:: SOURCE INFORMATION ::
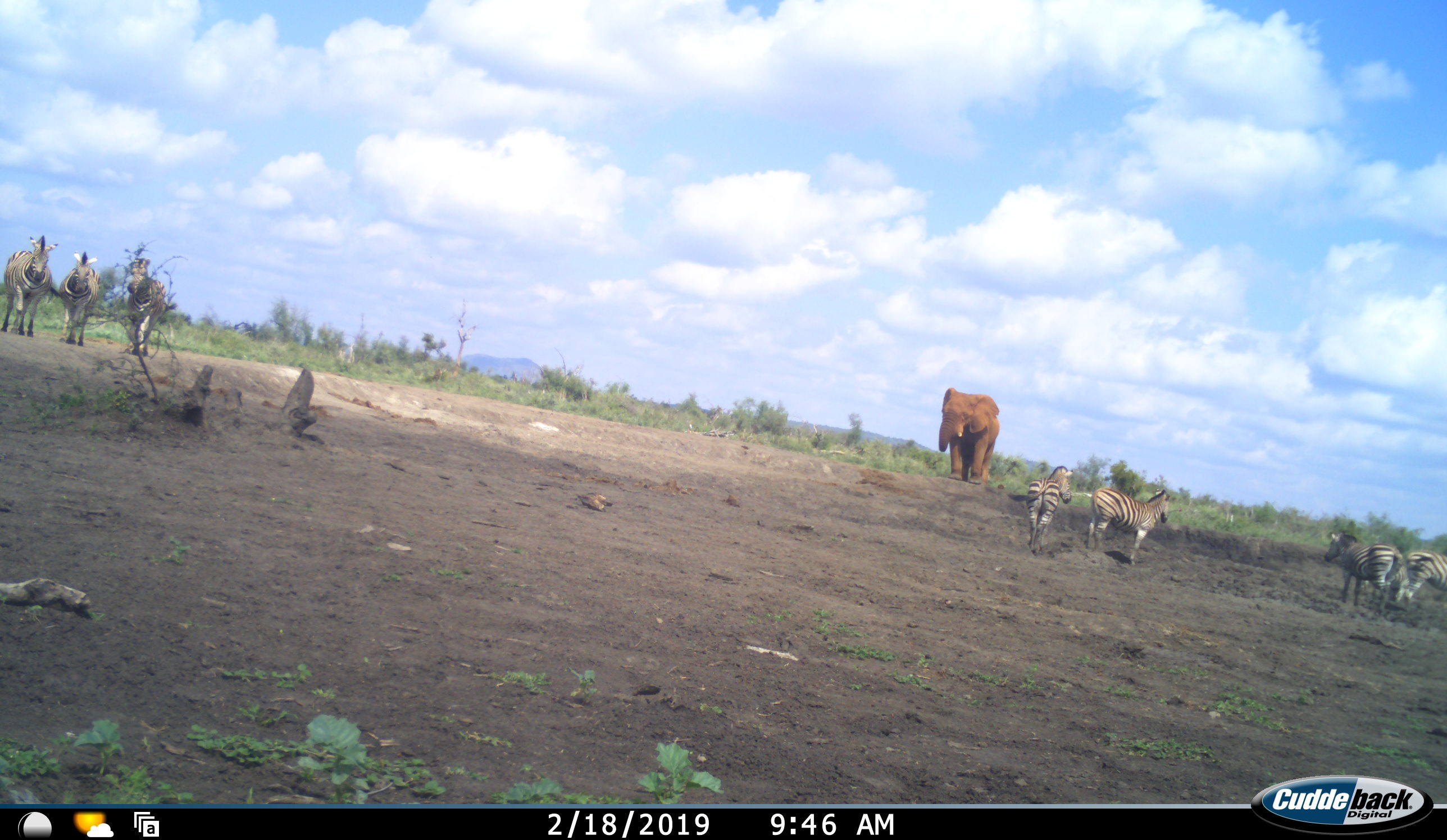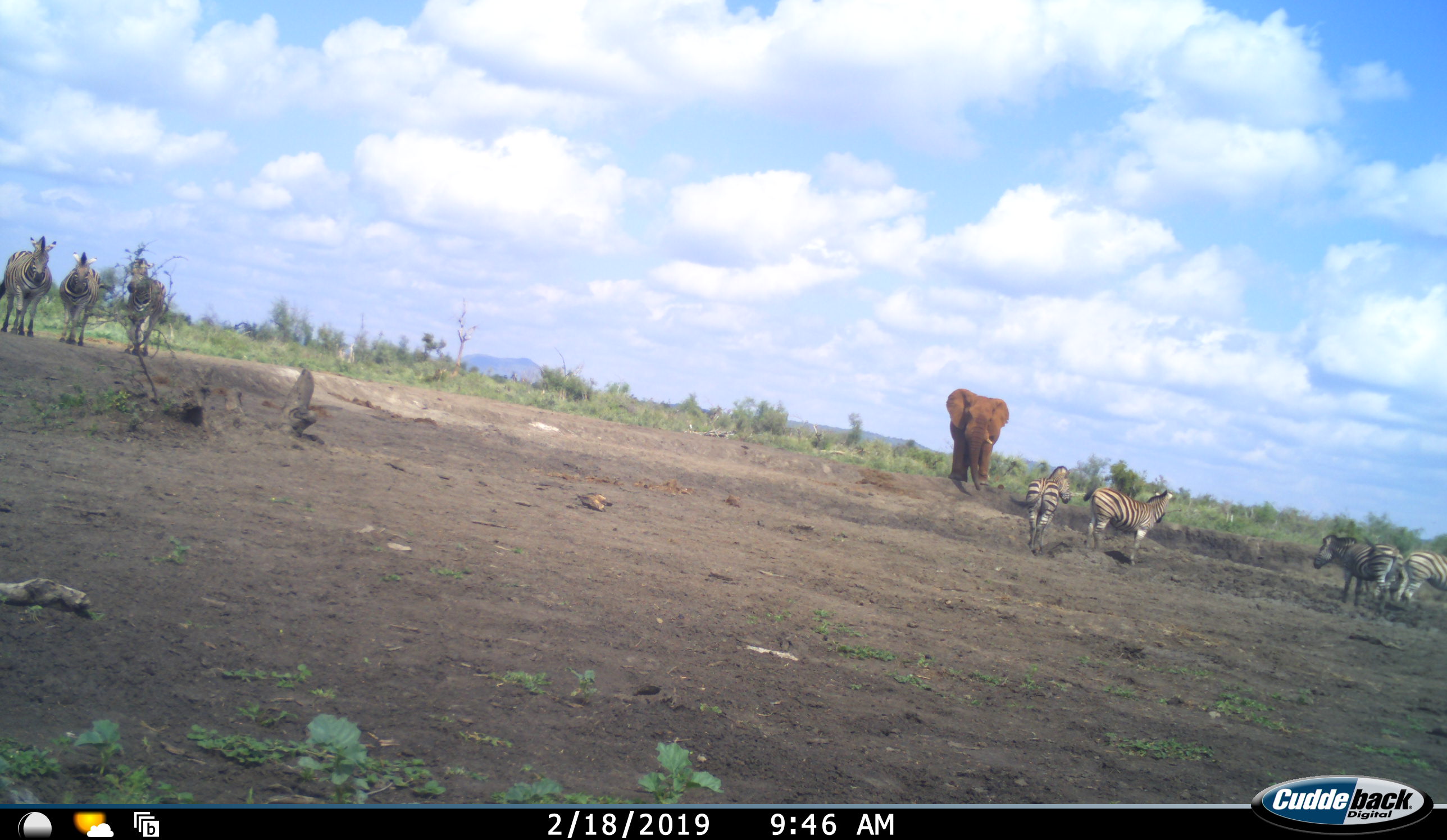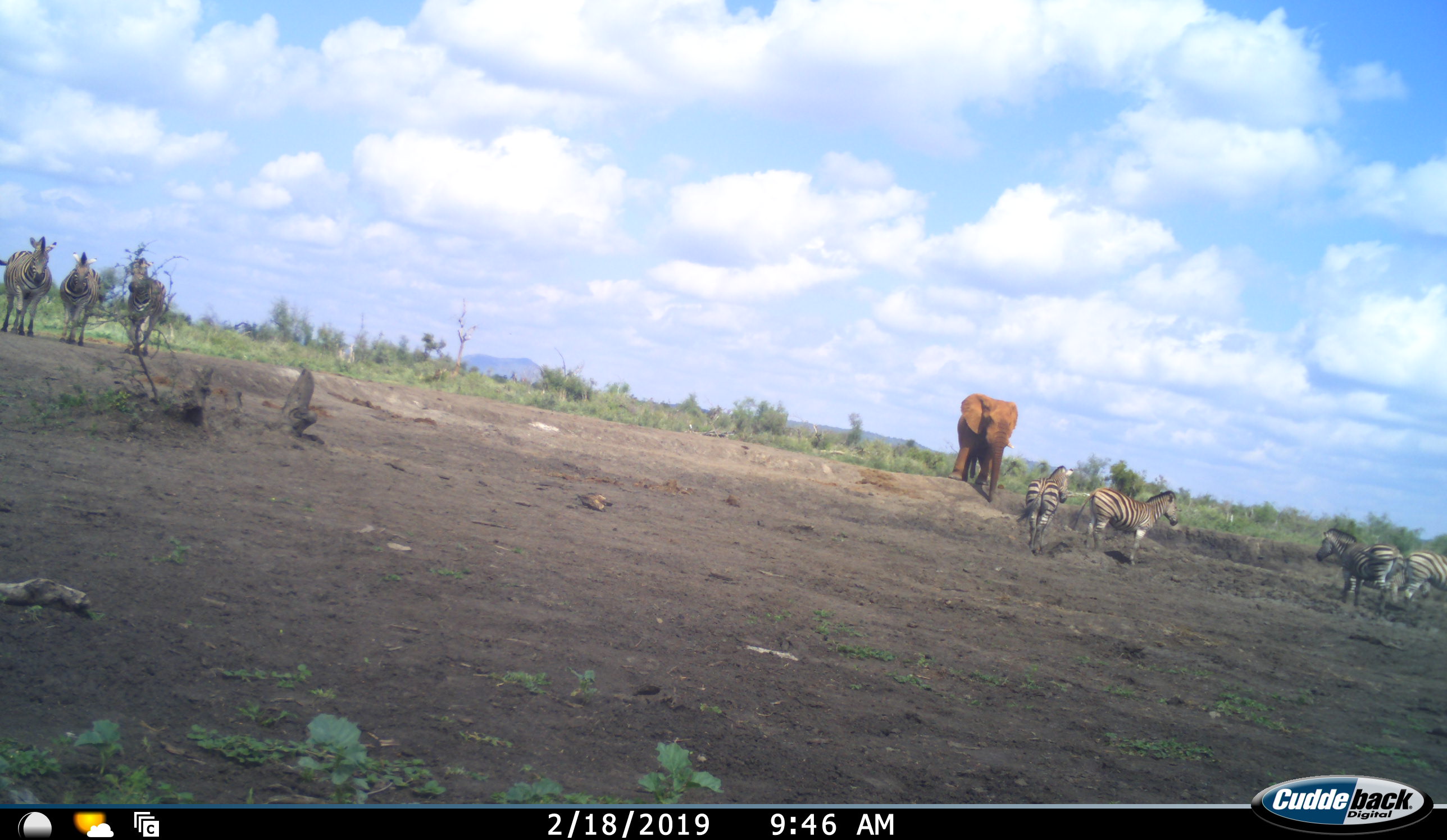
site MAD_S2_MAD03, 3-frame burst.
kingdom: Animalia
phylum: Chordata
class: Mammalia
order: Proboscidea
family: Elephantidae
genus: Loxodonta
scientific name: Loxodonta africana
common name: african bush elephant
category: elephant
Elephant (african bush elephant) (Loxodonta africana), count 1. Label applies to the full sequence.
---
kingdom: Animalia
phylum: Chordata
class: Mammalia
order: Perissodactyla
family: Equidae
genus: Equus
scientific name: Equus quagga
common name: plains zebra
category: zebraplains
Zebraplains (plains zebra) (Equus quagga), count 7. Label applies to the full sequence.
:::
■ **THE TASK**:
Without any pictures, return the entries exactly as given.

■ **RESPONSE TO THIS TASK**:
site MAD_S2_MAD03, 3-frame burst.
kingdom: Animalia
phylum: Chordata
class: Mammalia
order: Proboscidea
family: Elephantidae
genus: Loxodonta
scientific name: Loxodonta africana
common name: african bush elephant
category: elephant
Elephant (african bush elephant) (Loxodonta africana), count 1. Label applies to the full sequence.
---
kingdom: Animalia
phylum: Chordata
class: Mammalia
order: Perissodactyla
family: Equidae
genus: Equus
scientific name: Equus quagga
common name: plains zebra
category: zebraplains
Zebraplains (plains zebra) (Equus quagga), count 7. Label applies to the full sequence.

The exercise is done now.